CONCLUDING SUMMARY AND NEXT STEPS

Compliance with checklists may improve clinical outcomes and other industries outside of healthcare.[15,16,20] This QI initiative supports the idea that successful implementation of a checklist with multiple interventions for enforcement may achieve desired outcome measures. Use of the checklist continues as it yielded highly desirable and sustainable results over some years.
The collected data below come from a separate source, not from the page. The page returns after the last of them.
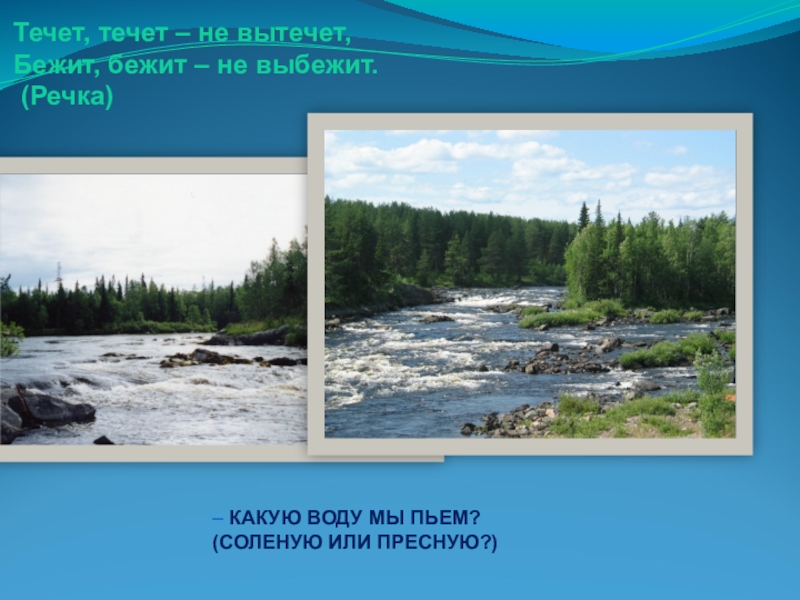 Течет, течет – не вытечет,
Бежит, бежит – не выбежит.
(Речка)

– КАКУЮ ВОДУ МЫ ПЬЕМ?
(СОЛЕНУЮ ИЛИ ПРЕСНУЮ?)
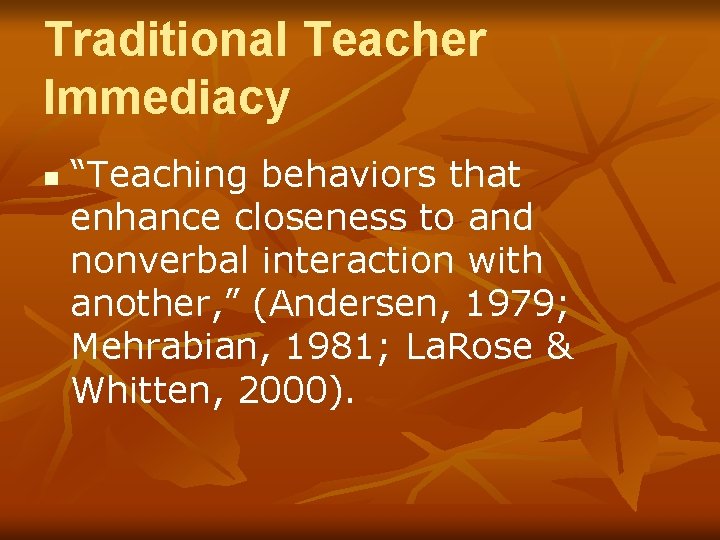 Traditional Teacher Immediacy

“Teaching behaviors that enhance closeness to and nonverbal interaction with another,” (Andersen, 1979; Mehrabian, 1981; LaRose & Whitten, 2000).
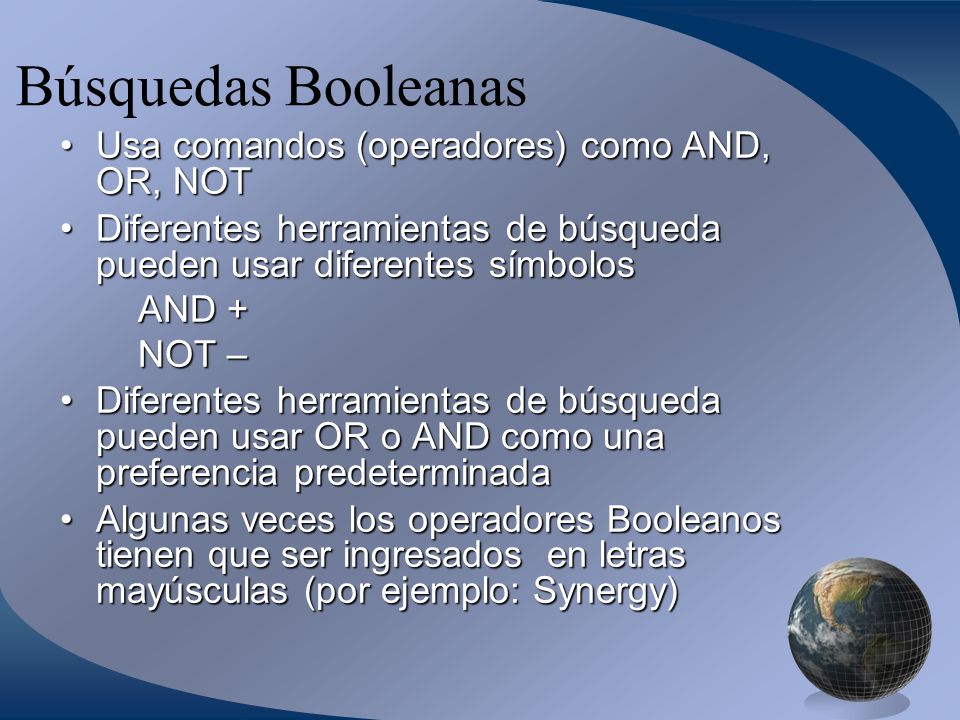 Búsquedas Booleanas

• Usa comandos (operadores) como AND, OR, NOT
• Diferentes herramientas de búsqueda pueden usar diferentes símbolos
AND +
NOT –
• Diferentes herramientas de búsqueda pueden usar OR o AND como una preferencia predeterminada
• Algunas veces los operadores Booleanos tienen que ser ingresados en letras mayúsculas (por ejemplo: Synergy)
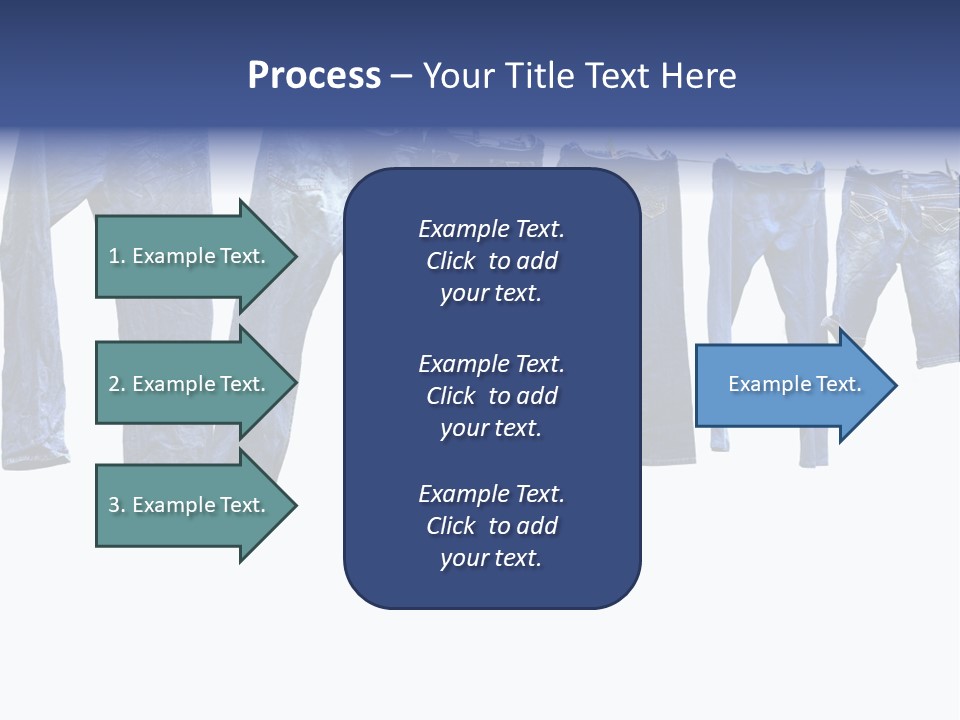 Process – Your Title Text Here

1. Example Text.

2. Example Text.

3. Example Text.

Example Text. Click to add your text.

Example Text. Click to add your text.

Example Text. Click to add your text.

Example Text.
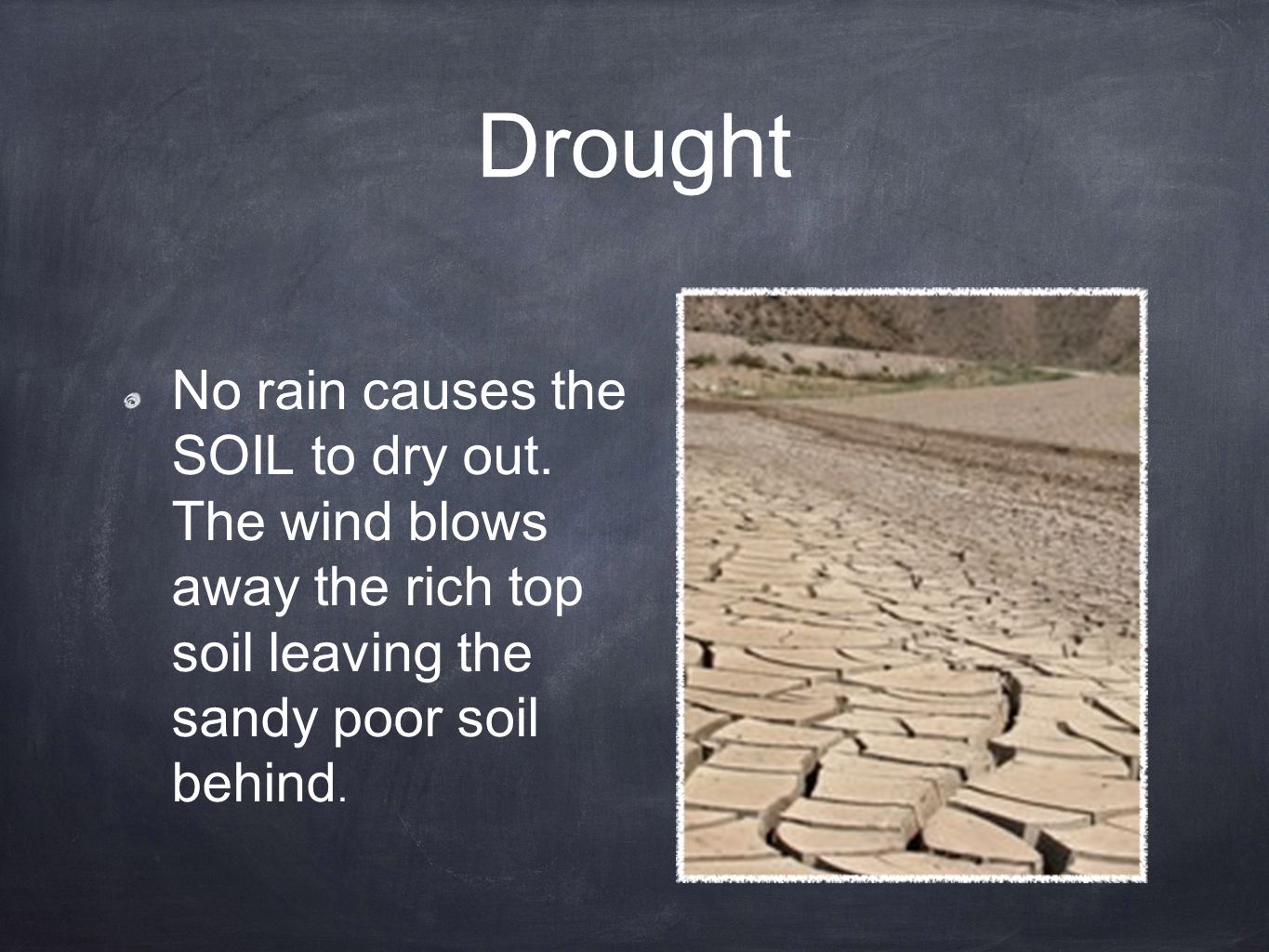 Drought

No rain causes the SOIL to dry out. The wind blows away the rich top soil leaving the sandy poor soil behind.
Several publications recently demonstrated the benefits of utilizing checklists and/or bundles in a delivery room setting to attain optimal outcomes, namely DeMauro[22] in 2013 and Pinheiro[23] in 2014. Education is an important first step in any QI project. However, it is simply not enough, given the overturning nature of residency programs and ever-changing house staff members. Compliance and process reliability is of utmost importance but is challenging when trying to influence a change in long-standing behaviors. Collaboration with stakeholders from other departments may strengthen any initiative that targets modifications in the protocol or clinical practice. Staff and all appropriate personnel should be reminded, reeducated, and peer-coached regularly to maintain cooperation. Next steps include incorporation into yet another electronic medical record system launching in August 2019 with a built-in prompt to mandate completion.

DISCLOSURE

The authors have no financial interest to declare in relation to the content of this article.